Managing Bloating and Fluid Retention
Premenstrual bloating is driven by hormonal shifts that cause your body to hold onto water and sodium. It typically peaks in the days before your period starts and improves once menstruation begins. Cutting back on salty foods during the week before your period can reduce how much fluid you retain. This means watching for hidden sodium in processed foods, restaurant meals, and packaged snacks, not just the salt shaker.
Drinking more water, counterintuitively, can help. When you’re well hydrated, your body is less likely to hold onto extra fluid. Potassium-rich foods like bananas, sweet potatoes, and leafy greens also support fluid balance.
TENS Units for Drug-Free Relief
A TENS (transcutaneous electrical nerve stimulation) unit sends mild electrical pulses through adhesive pads on your skin, interrupting pain signals before they reach your brain. For period cramps, pads are placed on the lower abdomen over the area of pain, using a high-frequency setting (50 to 100 Hz). Several companies now sell small, discreet TENS devices designed specifically for menstrual pain that you can wear under clothing.

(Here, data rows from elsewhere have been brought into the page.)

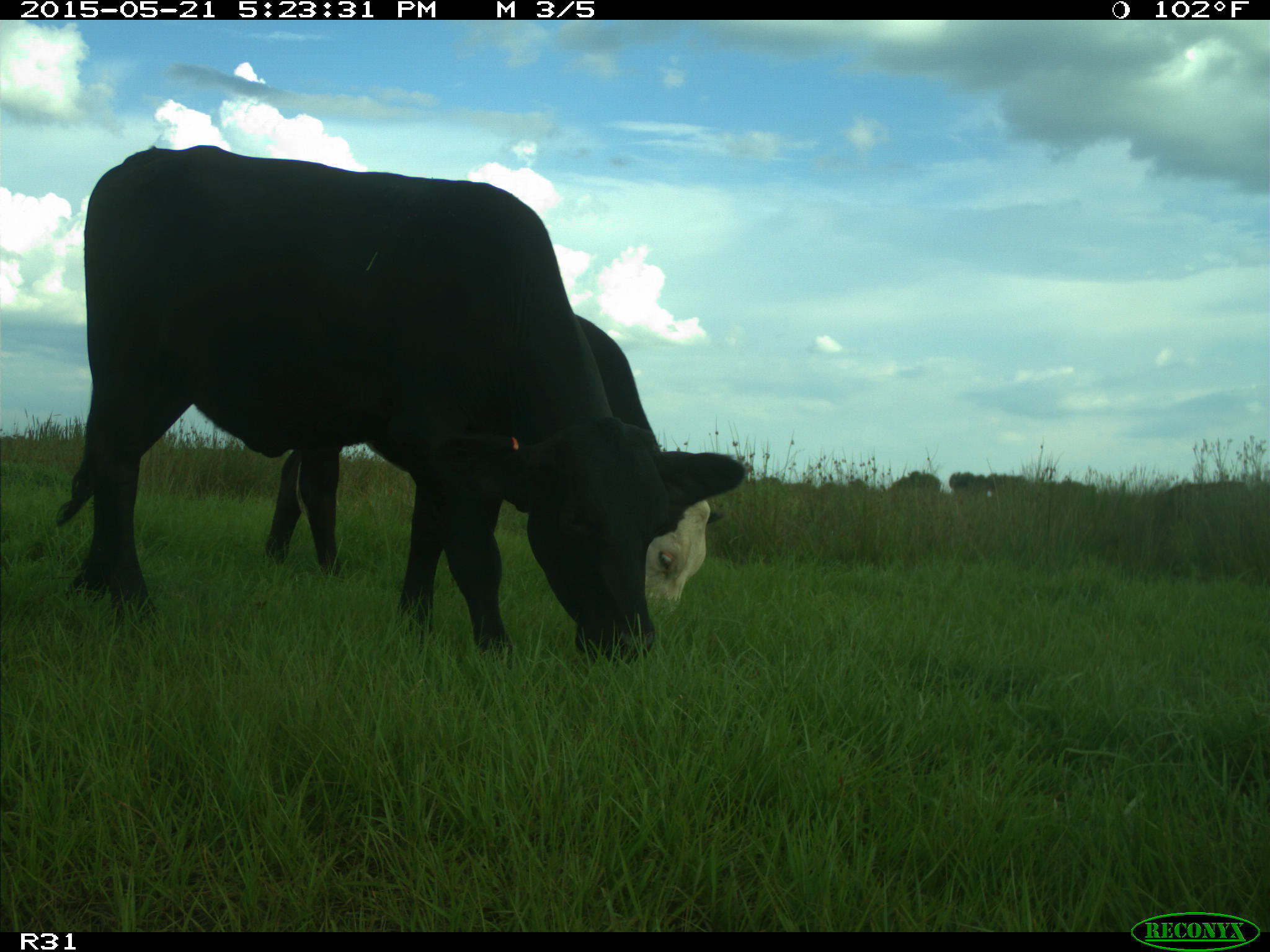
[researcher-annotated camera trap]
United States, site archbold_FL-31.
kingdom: Animalia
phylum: Chordata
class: Mammalia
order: Artiodactyla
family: Bovidae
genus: Bos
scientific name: Bos taurus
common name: domestic cow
Bos taurus (domestic cow).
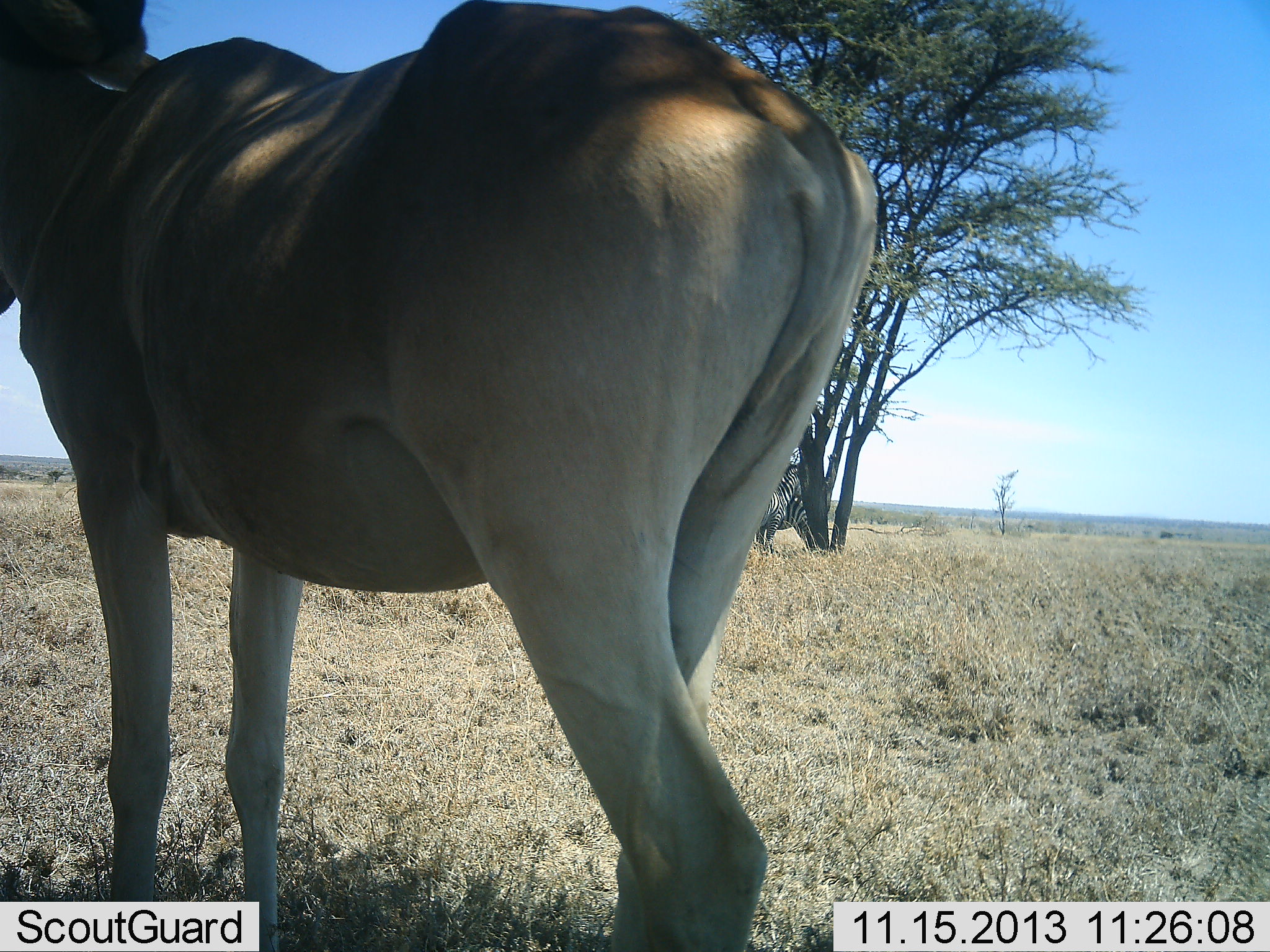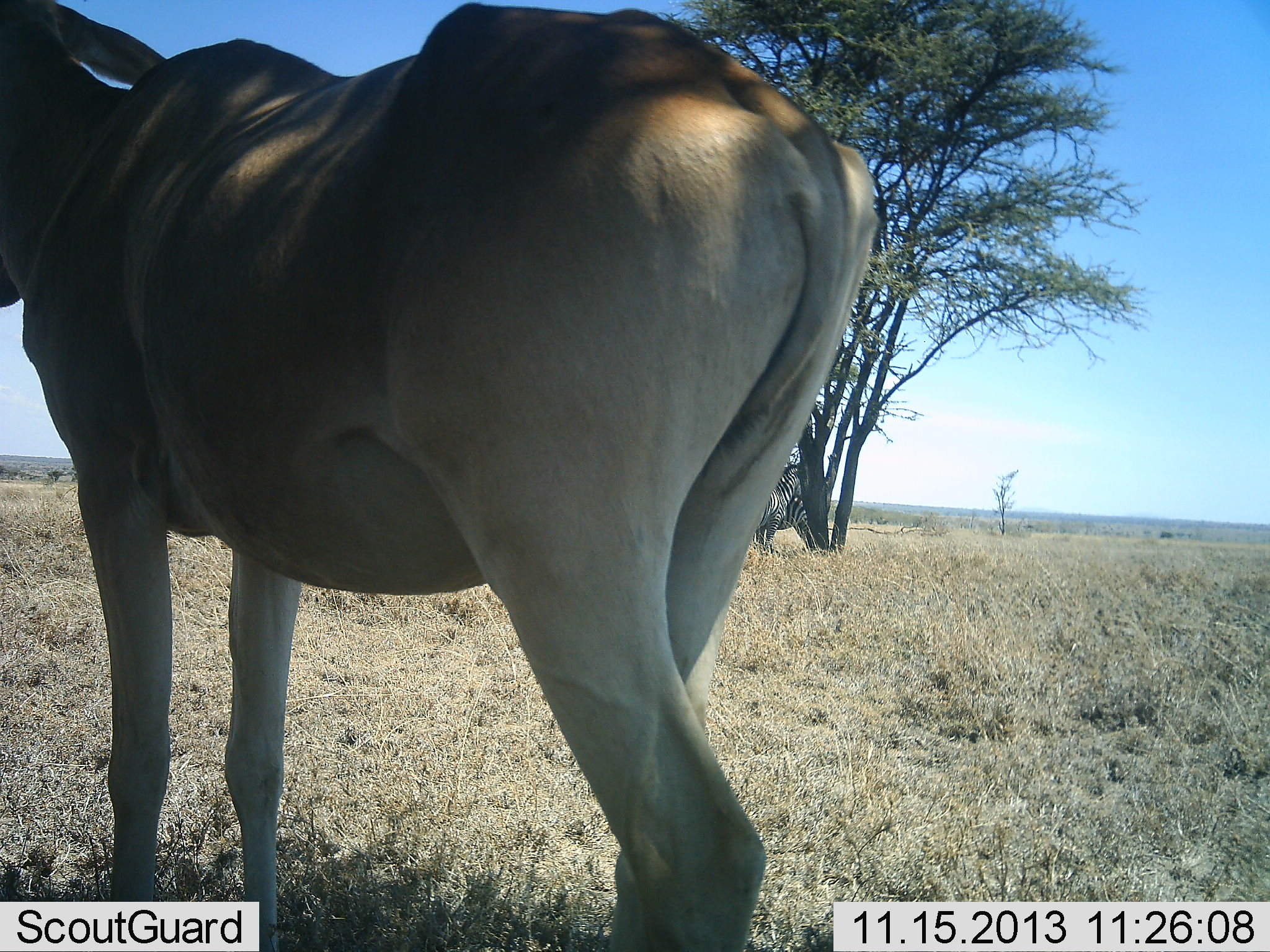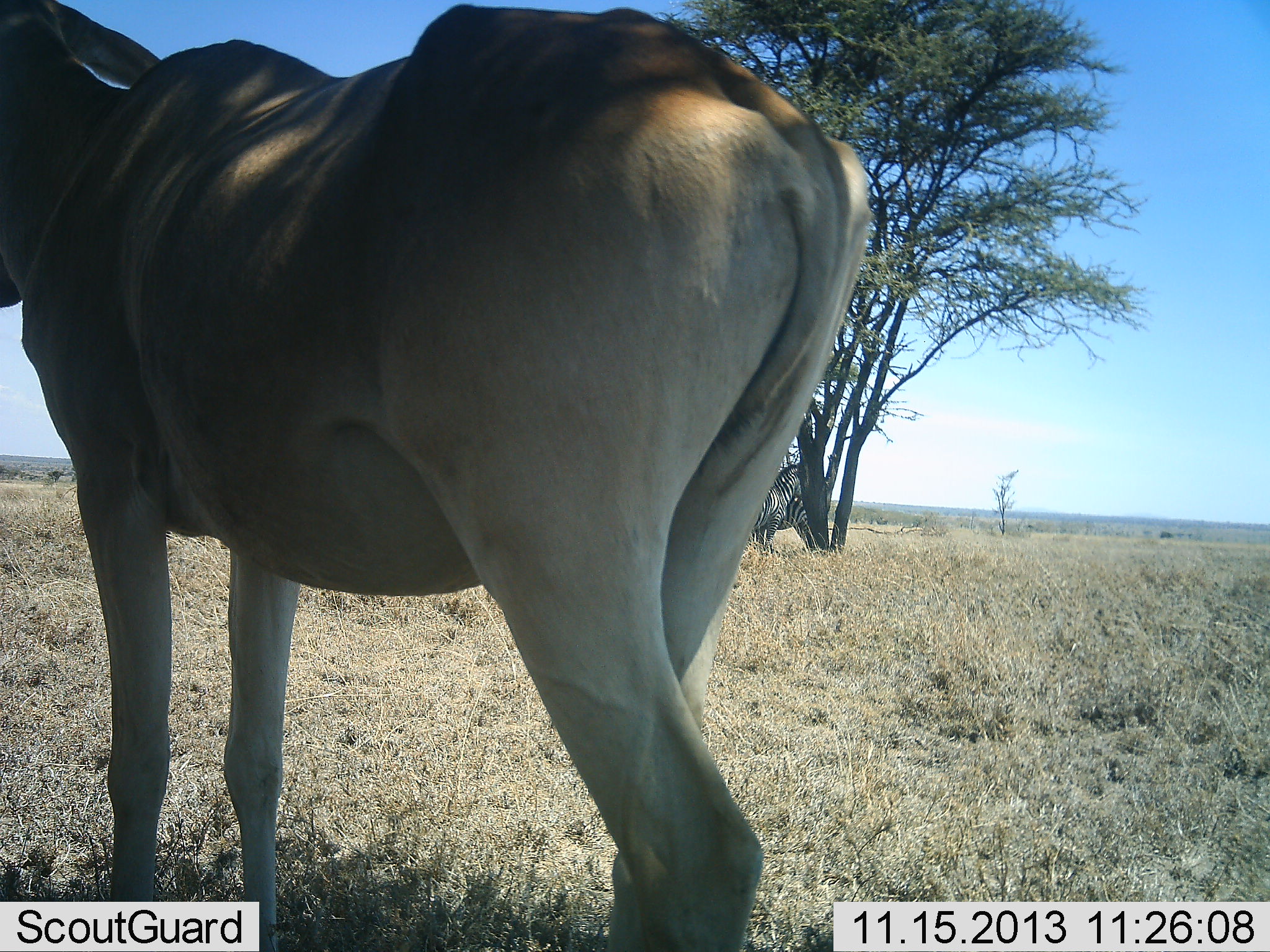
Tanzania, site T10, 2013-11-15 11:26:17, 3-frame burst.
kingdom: Animalia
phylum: Chordata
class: Mammalia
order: Artiodactyla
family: Bovidae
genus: Alcelaphus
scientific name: Alcelaphus buselaphus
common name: hartebeest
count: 1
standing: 96%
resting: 0%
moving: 4%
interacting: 0%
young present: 0%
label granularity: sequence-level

TENS won’t eliminate severe cramps on its own, but it’s a useful add-on for people who want to reduce their reliance on medication or who can’t take anti-inflammatories.

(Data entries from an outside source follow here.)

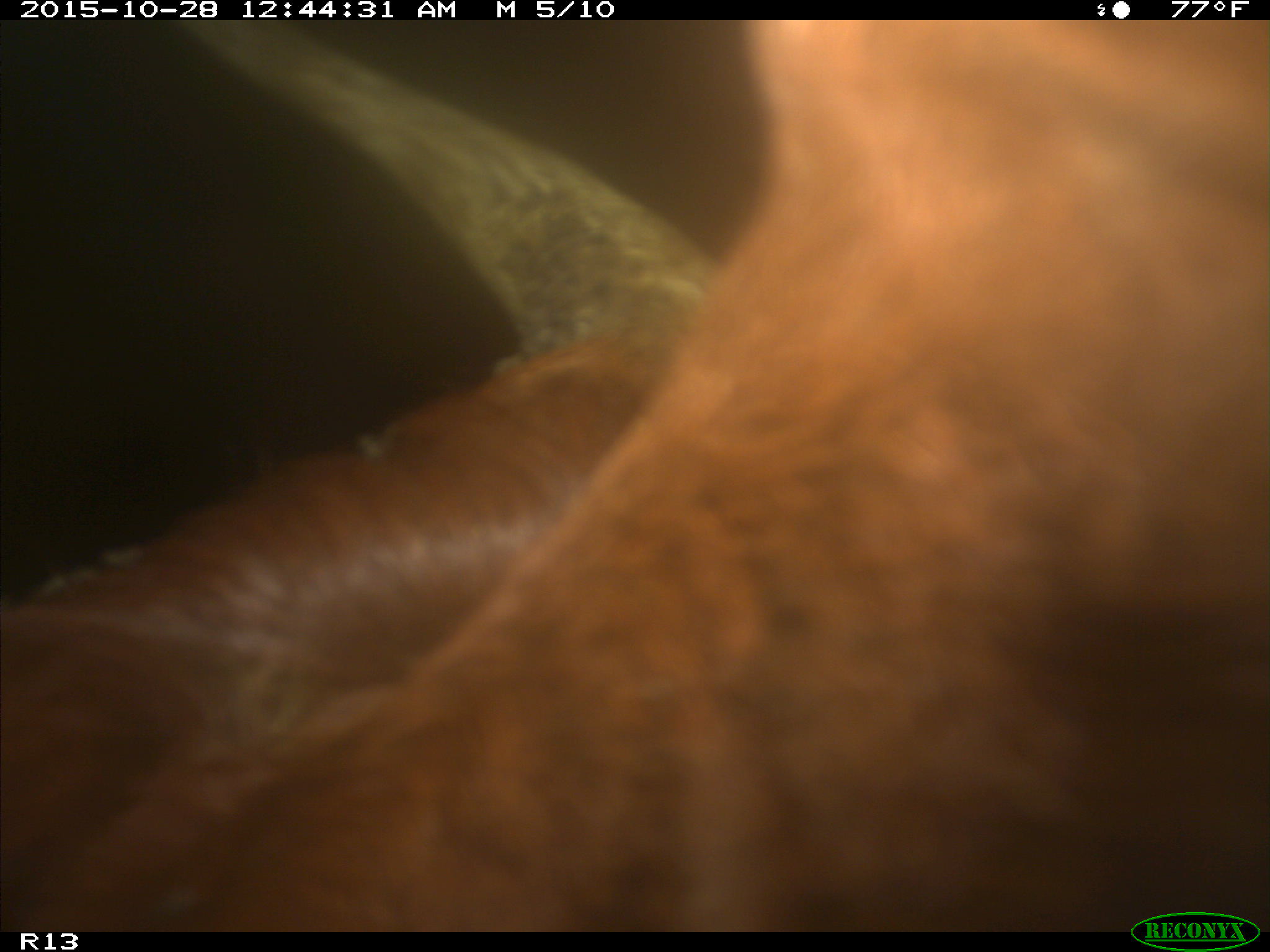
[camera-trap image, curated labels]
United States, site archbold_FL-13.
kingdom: Animalia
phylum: Chordata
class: Mammalia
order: Artiodactyla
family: Bovidae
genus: Bos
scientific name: Bos taurus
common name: domestic cow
Bos taurus (domestic cow).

Signs Your Pain May Need Medical Attention
Normal period cramps typically start within a few years of your first period, last 4 to 48 hours, and gradually improve as you get older. Pain that gets worse over the years rather than better, lasts longer than two days, or doesn’t respond to anti-inflammatories is a different pattern. This type of pain, called secondary dysmenorrhea, often has an underlying cause like endometriosis or fibroids.
Endometriosis is diagnosed in 25% to 38% of adolescents and young women with chronic pelvic pain. When standard treatments like anti-inflammatories fail to help, that number jumps to 50% to 70%. The pain isn’t always limited to your period. About 63% of young women with endometriosis experience pain both during and outside of menstruation, and roughly a third report intestinal pain or urinary symptoms. If your period pain is severe enough to regularly keep you home from work or school, or if you’re noticing pain during bowel movements, urination, or intercourse, those are patterns worth investigating with a healthcare provider.